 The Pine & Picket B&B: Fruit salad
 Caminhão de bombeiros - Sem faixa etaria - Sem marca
==
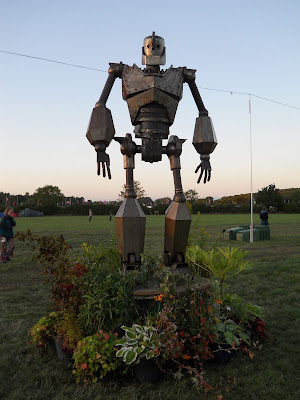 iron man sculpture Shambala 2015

WORK REQUEST - Could you repeat exactly the lines in the listing above from the one with "The Pine & Picket B&B: Fruit salad" down to the one with "Caminhão de bombeiros"? Include both of those lines.

ANSWER SECTION -
 The Pine & Picket B&B: Fruit salad
 Caminhão de bombeiros - Sem faixa etaria - Sem marca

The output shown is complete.